** begin ITEMS **
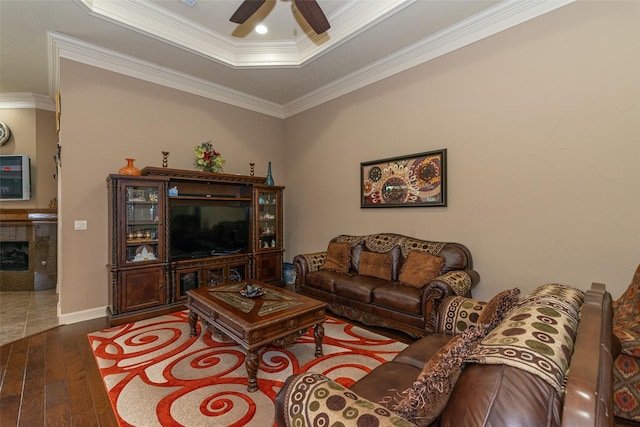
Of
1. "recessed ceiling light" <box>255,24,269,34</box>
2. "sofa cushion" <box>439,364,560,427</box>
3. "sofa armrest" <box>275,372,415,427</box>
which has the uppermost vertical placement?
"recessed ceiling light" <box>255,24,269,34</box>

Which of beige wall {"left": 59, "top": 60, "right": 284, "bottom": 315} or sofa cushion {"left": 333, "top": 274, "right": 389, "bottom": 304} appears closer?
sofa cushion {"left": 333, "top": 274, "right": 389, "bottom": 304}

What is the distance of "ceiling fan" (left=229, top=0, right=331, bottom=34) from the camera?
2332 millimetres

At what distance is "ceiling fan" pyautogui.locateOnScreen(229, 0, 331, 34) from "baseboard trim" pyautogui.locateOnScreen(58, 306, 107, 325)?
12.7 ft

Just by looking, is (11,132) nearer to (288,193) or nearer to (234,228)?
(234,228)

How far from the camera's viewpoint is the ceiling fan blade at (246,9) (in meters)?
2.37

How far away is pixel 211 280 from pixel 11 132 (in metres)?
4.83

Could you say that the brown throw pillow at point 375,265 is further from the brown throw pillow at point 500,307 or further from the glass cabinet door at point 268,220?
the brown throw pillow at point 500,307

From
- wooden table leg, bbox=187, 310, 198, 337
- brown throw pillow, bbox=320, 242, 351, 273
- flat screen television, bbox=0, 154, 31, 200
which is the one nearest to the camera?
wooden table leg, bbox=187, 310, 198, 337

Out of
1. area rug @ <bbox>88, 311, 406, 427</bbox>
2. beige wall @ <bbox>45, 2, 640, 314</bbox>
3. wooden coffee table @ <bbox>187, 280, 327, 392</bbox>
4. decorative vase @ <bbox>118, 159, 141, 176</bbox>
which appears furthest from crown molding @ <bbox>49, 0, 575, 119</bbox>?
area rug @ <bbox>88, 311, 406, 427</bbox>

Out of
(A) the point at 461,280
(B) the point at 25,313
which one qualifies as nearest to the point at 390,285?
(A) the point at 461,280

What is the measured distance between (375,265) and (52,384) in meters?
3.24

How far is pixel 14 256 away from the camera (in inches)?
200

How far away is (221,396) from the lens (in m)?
** end ITEMS **
» **YOUR OBJECTIVE**: Rewrite all of the records above, replacing "ceiling fan" with "overhead fan" and leaving everything else unchanged. Leave the pictures out.

» **SOLUTION TO THIS TASK**:
Of
1. "recessed ceiling light" <box>255,24,269,34</box>
2. "sofa cushion" <box>439,364,560,427</box>
3. "sofa armrest" <box>275,372,415,427</box>
which has the uppermost vertical placement?
"recessed ceiling light" <box>255,24,269,34</box>

Which of beige wall {"left": 59, "top": 60, "right": 284, "bottom": 315} or sofa cushion {"left": 333, "top": 274, "right": 389, "bottom": 304} appears closer?
sofa cushion {"left": 333, "top": 274, "right": 389, "bottom": 304}

What is the distance of "overhead fan" (left=229, top=0, right=331, bottom=34) from the camera?
2332 millimetres

At what distance is "overhead fan" pyautogui.locateOnScreen(229, 0, 331, 34) from "baseboard trim" pyautogui.locateOnScreen(58, 306, 107, 325)?
12.7 ft

Just by looking, is (11,132) nearer to (288,193) or nearer to (234,228)?
(234,228)

How far from the camera's viewpoint is the overhead fan blade at (246,9) (in meters)?
2.37

How far away is pixel 211 280 from pixel 11 132 (in metres)?
4.83

Could you say that the brown throw pillow at point 375,265 is further from the brown throw pillow at point 500,307 or further from the glass cabinet door at point 268,220?
the brown throw pillow at point 500,307

From
- wooden table leg, bbox=187, 310, 198, 337
- brown throw pillow, bbox=320, 242, 351, 273
- flat screen television, bbox=0, 154, 31, 200
which is the one nearest to the camera?
wooden table leg, bbox=187, 310, 198, 337

Out of
1. area rug @ <bbox>88, 311, 406, 427</bbox>
2. beige wall @ <bbox>45, 2, 640, 314</bbox>
3. wooden coffee table @ <bbox>187, 280, 327, 392</bbox>
4. decorative vase @ <bbox>118, 159, 141, 176</bbox>
which appears furthest from crown molding @ <bbox>49, 0, 575, 119</bbox>?
area rug @ <bbox>88, 311, 406, 427</bbox>

Out of
(A) the point at 461,280
(B) the point at 25,313
which one qualifies as nearest to the point at 390,285?
(A) the point at 461,280

What is the measured distance between (375,265) and (52,384) in meters?
3.24

How far is pixel 14 256 away from the camera (in inches)?
200

How far away is (221,396) from the lens (in m)?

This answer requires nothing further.